■ **Objective**
Can you retype the entire listing below word for word, leaving the pictures out?

■ **Records for the exercise**
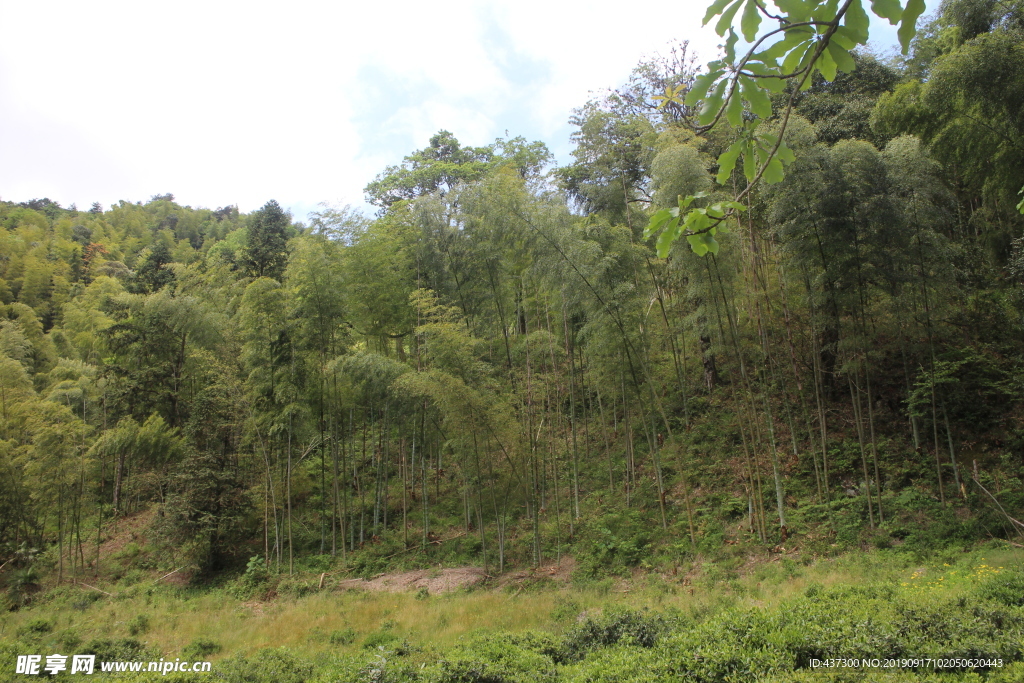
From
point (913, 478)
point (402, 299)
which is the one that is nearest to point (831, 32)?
point (913, 478)

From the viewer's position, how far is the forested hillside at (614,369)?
7723 mm

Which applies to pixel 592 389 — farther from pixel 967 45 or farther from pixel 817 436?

■ **Complete answer**
From
point (913, 478)
point (402, 299)
which is the one that is nearest to point (831, 32)?
point (913, 478)

From the viewer's position, how far is the forested hillside at (614,369)?
7723 mm

Which applies to pixel 592 389 — farther from pixel 967 45 or farther from pixel 817 436?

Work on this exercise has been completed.